## Question:

The elevator starts from rest at the first floor of the building. It can accelerate at $5 ft/{ s }^{ 2 }$ and then decelerate at $2 ft/{ s }^{ 2 }$. Determine the shortest time it takes to reach a floor 40 ft above the ground. The elevator starts from rest and then stops.

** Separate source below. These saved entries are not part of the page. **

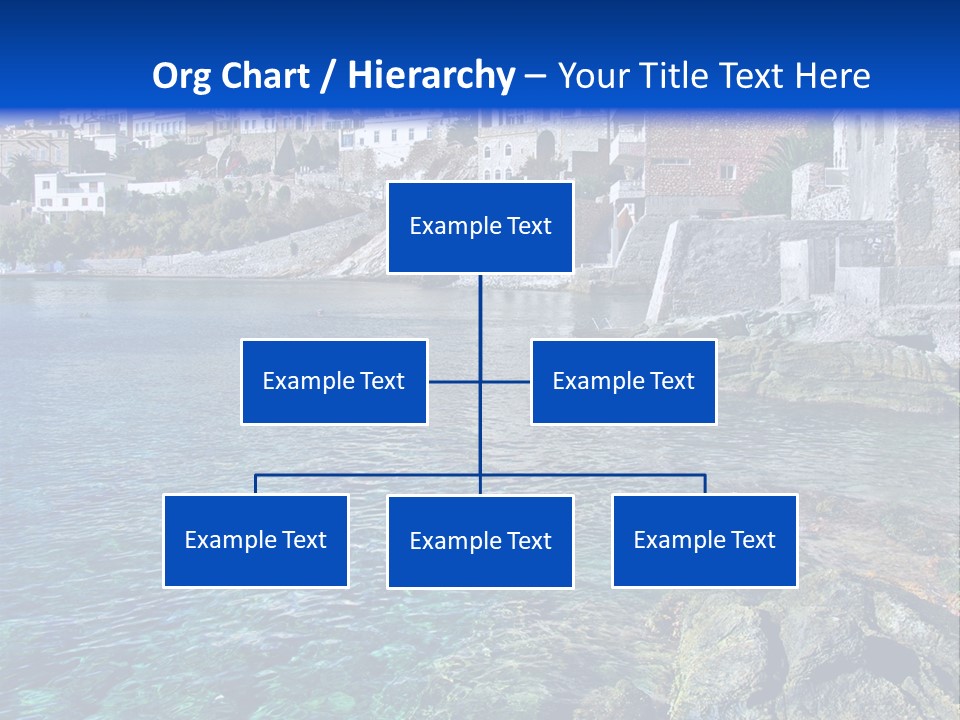 Org Chart / Hierarchy – Your Title Text Here

Example Text

Example Text

Example Text

Example Text

Example Text

Example Text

Draw the at, vt, and st graphs for the motion.

## Step-by-step

\begin{aligned} + \uparrow \quad &{ v }_{ 2 } = { v }_{ 1 } + { a }_{ c } { t }_{ 1 } \\ &{ v }_{ max } = 0 + 5 { t }_{ t1 } \end{aligned} \\ \begin{aligned} + \uparrow \quad &{ v }_{ 3 } = { v }_{ 2 } + { a }_{ c } { t } \\ & 0 = { v }_{ max } – 2 { t }_{ 2 } \end{aligned}

Thus

\quad\quad\space\space\space { t }_{ 1 } = 0.4 { t }_{ 2 } \\ \begin{aligned} + \uparrow \quad & { s }_{ 2 } = { s }_{ 1 } + { v }_{ 1 } { t }_{ 1 } \frac { 1 } { 2 } { a }_{ c } { t }_{ 1 }^{ 2 } \\ & h = 0 + 0 + \frac { 1 } { 2 } (5)({ t }_{ 1 }^{ 2 }) = 2.5 \space { t }_{ 1 }^{ 2 } \end{aligned} \\ + \uparrow 40 – h = 0 + { { v }_{ max } }^{ t_2 } – \frac{ 1 } { 2 }(2) { t }_{ 2 }^{ 2 } \\ + \uparrow { v }^{ 2 } = { v }_{ 1 }^{ 2 } + 2 { a }_{ c } ( { s } – { s }_{ 1 } ) \\ { v }_{ max }^{ 2 } = 0 + 2(5)(h – 0) \\ { v }_{ max }^{ 2 } = 10h \\ 0 = { v }_{ max }^{ 2 } + 2(-2)(40 – h) \\ { v }_{ max }^{ 2 } = 160 – 4h

Thus,

$10 h = 160 – 4h \\ h = 11.429 ft \\ { v }_{ max } = 10.69 ft/s \\ { t }_{ 1 } = 2.138s \\ { t }_{ 2 } = 5.345s \\ t = { t }_{ 1 } + { t }_{ 2 } = 7.48s$

When t = 2.145, $v = { v }_{ max } = 10.7 ft/s$ and h = 11.4 ft.